I broke this one up into paragraphs to make it more user-friendly (because I think that way it'll get more comments. Oh yes. I'm quite ruthless like that).
(her)
day breaks after your argument. she wakes at twelve, fitful, sore-eyed, and deletes your emails from her inbox. then a shower. she cuts her finger on a razorblade and the skin peels off but it does not bleed. she dresses, eats lunch, wraps her finger in a bandage.
her mother drives her to her grandmother’s house. the pontoon road is sheer and yellow in cloudless november daylight. they listen to kate and anna mcgarrigle singing kiss and say goodbye, singing heart like a wheel, singing the swimming song. he is flying in from the continent tonight. the expectation blooms in her shallow throat. the fear of expectation. she probably won’t see him until tomorrow. she thinks of all the emails she deleted from her inbox and she misses you.

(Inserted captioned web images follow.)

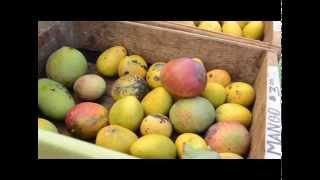 Tasting Kauai's Farmers Markets - Mangos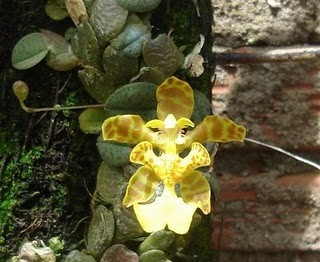 Oncidium (Psychopsiella) limminghei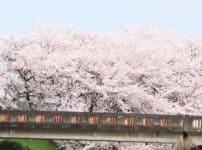橋と桜の木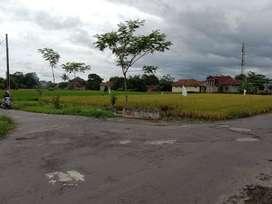 Tanah Sawah HOOK Sidokarto Godean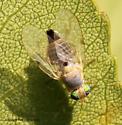 Fruit Fly - Neaspilota - female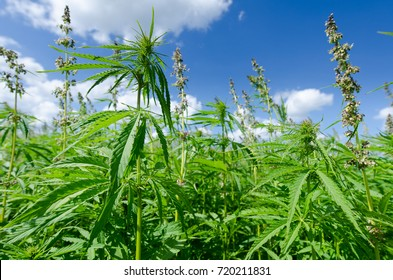 green flowering hemp (cannabis) field with summer blue sky and white clouds. agricultural hemp, which is made of oil, rope, cloth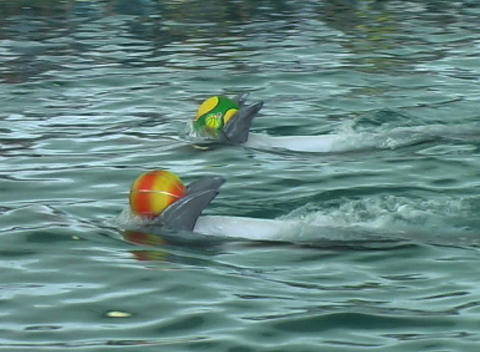 dolphin with ball Footage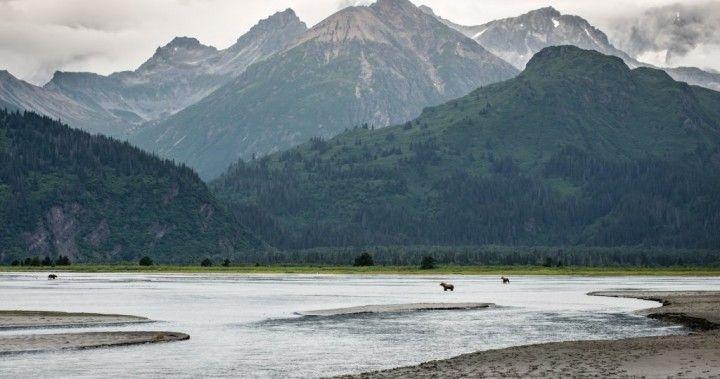 Medvede pri jazere Clark národný park, Národné parky v USA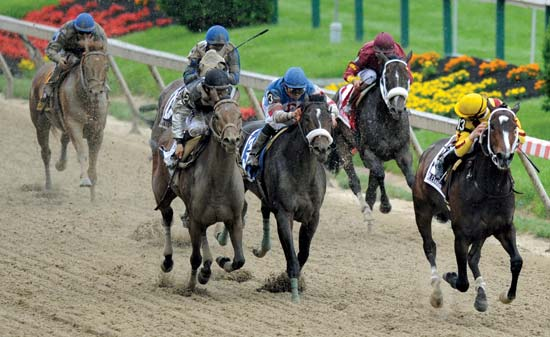 US Racing Live Streaming horse racing online video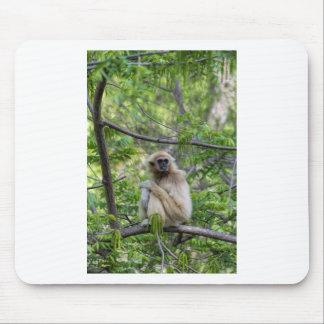 Blonde Gibbon Monkey - Hylobates lar Mouse Pad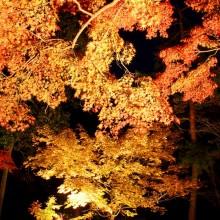 長瀞紅葉 月の石もみじ公園 ライトアップ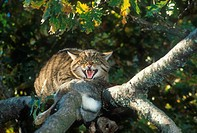 European Wild Cat Felis silvestris In tree with prey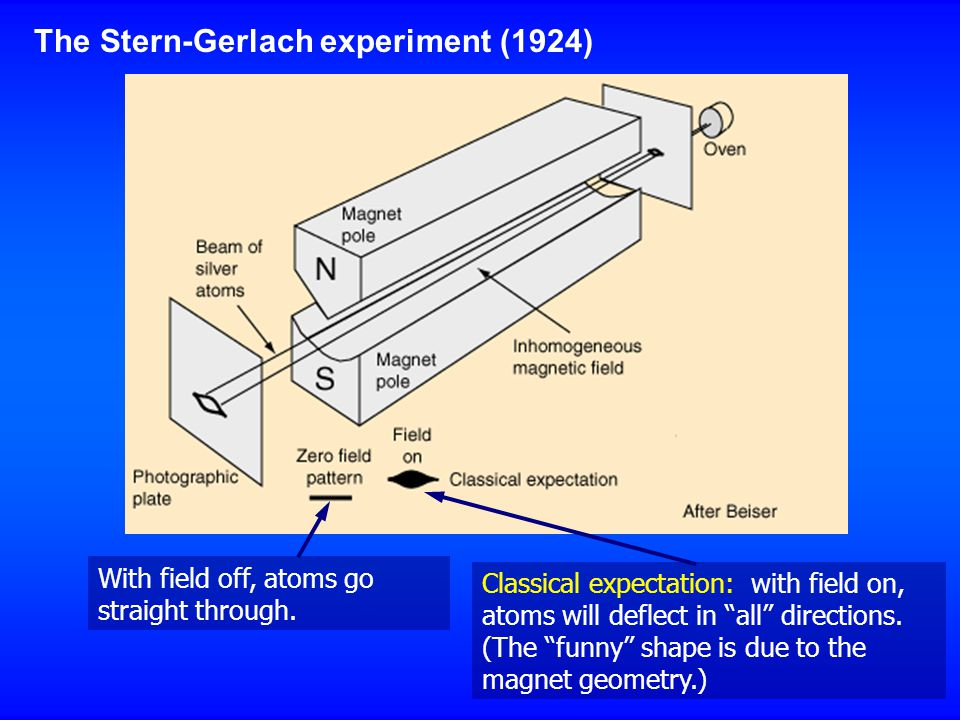 "The Stern-Gerlach experiment (1924) With field off, atoms go straight through. Classical expectation: with field on, atoms will deflect in ""all"" direc"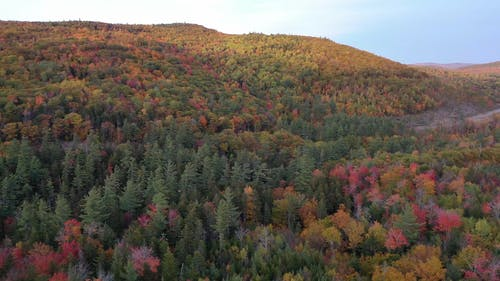 Drone Footage Of A Dense Forest Changing Colors During Autumn Season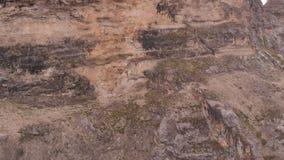 石山羊牧群的空中射击跑在一座陡峭的山的 影视素材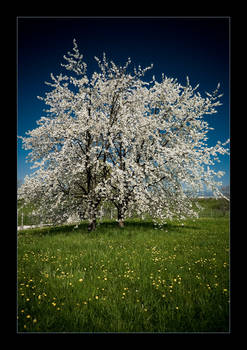 cherry tree .2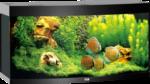 Juwel Aquarium »Vision 260« schwarz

at her grandmother’s house the trees have been cut back and the roses are rotted on their stems. sunlight stares through bare branches and dead leaves. inside it is warm, dark and curtained. they eat fruit pastilles. they look at photographs.
her grandmother in 1942. july in glenisland, her summer arms wrapped round her knees, her dark eyes and ringless fingers.
her mother in 1978. a photo booth in tottenham court road, and she had just had her hair highlighted, and she and her friend smiling breathlessly at the camera, all scarves and buttoned cotton.
herself in 1992. enniscrone. the sea glistening invisibly behind her. the tiny woollen hat. the fleshy baby face, the dimples in her knuckles. sucking her thumb.
the tall stride of her mother’s eldest brother. the french wedding. the first colour in 1966: pink and blue seersucker dresses, tanned legs. the tropics of
they put away the photo albums and she goes to the bookshelves. her uncle’s college thesis. more photographs. a crumbling newspaper clipping of her grandfather’s gaelic team. a dictionary of flowers. she slides it out and thumbs through it, making bouquets in her head. for you: anemone, wormwood, geranium rose. hydrangea which means frigidity, heartlessness, vanity, thank you for understanding. sweet-pea which says goodbye. forget me not. for him: forsynthia, wisteria, primrose, peach rosebud and blue salvia. viscaria for will you dance with me?
darkness runs its fingernails down the sky. rain-stars on the windshield. in the car going home they listen to the strokes and they are singing the modern age singing someday singing hard to explain.